Is Oleander the "Bad Boy" of Landscaping?

Oleander as a tee form

Q. I am on the landscaping committee in my community and we have had several people question us about the oleander shrubs in the community.  Are they allowed or have they been banned like the olive trees?

A. No, they have not been banned. This poor plant has been so maligned over the years it is incredible. It has been singled out as a scary plant of some sort. It’s the “Bad Boy” of desert landscapes.

            Yes, it is poisonous along with 100 other plants in our landscape. Is it more poisonous than others? Yes, it is more poisonous than many others but there are other landscape plants that are equally or even more poisonous than oleander. We just don’t talk about them.

            Does its pollen cause allergies? No. The pollen is relatively heavy and sticky and does not travel very far on wind currents. Oleanders do not rely on wind for pollination but instead rely on pollinators like bees.

            Frequently, plants with very showy flowers are typically insect-pollinated. Plants which do not have showy flowers frequently are wind pollinated and their pollen must travel long distances. Acacia, Mesquite contribute much more to allergy problems than oleanders.

            Oleanders are beautiful plants for the desert and can take a tremendous amount of abuse. However, they are also high water users when watered to keep them full and showy. They are tough, drought tolerant plants if not given enough water or under watered.

            When water is reduced, their visual quality is reduced considerably but they can survive.


  1. I did not intend to comment on these older posts. But I too have an affection for the hardy evergreen oleander. And a pox on those who disparage her.

    Mine are planted along the front of my property and kept under seven feet in height, though they can grow well above 30 feet tall and have greater than 6 inch diameter trunks if allowed. Mine (in Phoenix, AZ) are never supplementary watered. They live off of the irrigation and do well year-round. Because I keep them trimmed they generally don't flower much. But when they do around my area the produce a verdant bank of white, red and hybrid pink varieties that have showy blooms for several weeks. Don't see too many pollinators, but wasps like to occasionally build nests. Birds hang out.

    Advantages: Great privacy wall, acoustic barrier, and wind barrier. I have to trim them four times a year to maintain height under seven feet.

    Disadvantage: If you change your mind they have to be dug completely out or they will spring back up---about 4-6 feet down. Some people get skin irritations when trimming. No hallucinogenic properties whatsoever---what kind of poison is that!

  2. I was born in 1955. My aunt's house was basically "home" away from home. Their (she and my uncle's) whole property line on one side was nothing but oleanders. I was basically born being told, "Those oleanders are poisonous. Do not put your fingers in your mouth. Be sure you wash your hands...." Well, I never got poisoned by oleanders. And, I'm still here. And, I still LOVE oleanders.

  3. I suppose the greatest danger from oleanders, is if a toddler happens to ingest any of it's poisonous leaves, in which case death is highly probable! As a boy I came into contact with lots of oleanders, but had no desire to put any in my mouth! I like their looks when they bloom and they are very hardy. In fact I just planted four of them on the West side of my house, to provide shade during the hot Arizona summers.They are hard to get rid of once established, so Chinese Elm may have been a better choice, but just not as showy.

• Exercise data:

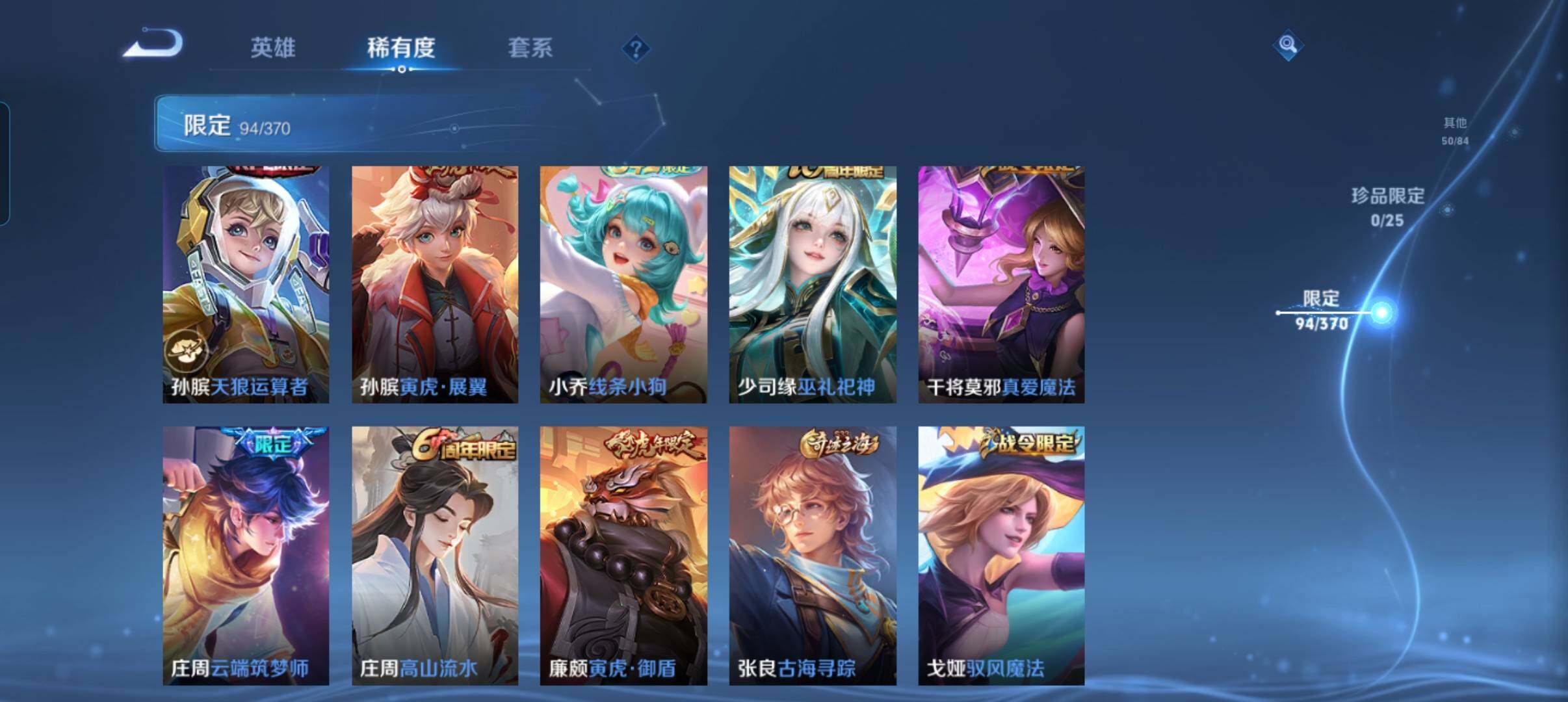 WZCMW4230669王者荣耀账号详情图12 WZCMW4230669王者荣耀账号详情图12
...
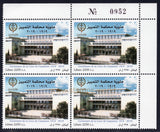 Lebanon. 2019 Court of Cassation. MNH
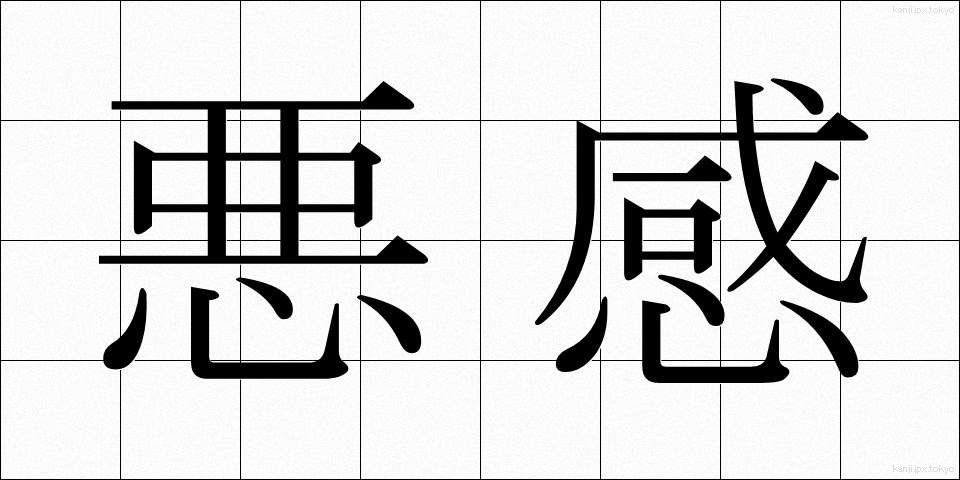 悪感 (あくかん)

• Complete the following:
A – List every plant other than oleander that the oleander text names.
B – Reproduce the oleander text word for word from "Yes, it is poisonous" to "pollinators like bees.".
C – According to the oleander text, why does oleander pollen not cause allergies? Answer in one to three sentences.
None of the items is needed for this work.

• Answers to the exercises:
A – olive trees, Acacia, Mesquite, Chinese Elm

B –
Yes, it is poisonous along with 100 other plants in our landscape. Is it more poisonous than others? Yes, it is more poisonous than many others but there are other landscape plants that are equally or even more poisonous than oleander. We just don’t talk about them.

            Does its pollen cause allergies? No. The pollen is relatively heavy and sticky and does not travel very far on wind currents. Oleanders do not rely on wind for pollination but instead rely on pollinators like bees.

C – Oleander pollen is relatively heavy and sticky, so it does not travel very far on wind currents. Oleanders are pollinated by insects such as bees rather than by the wind.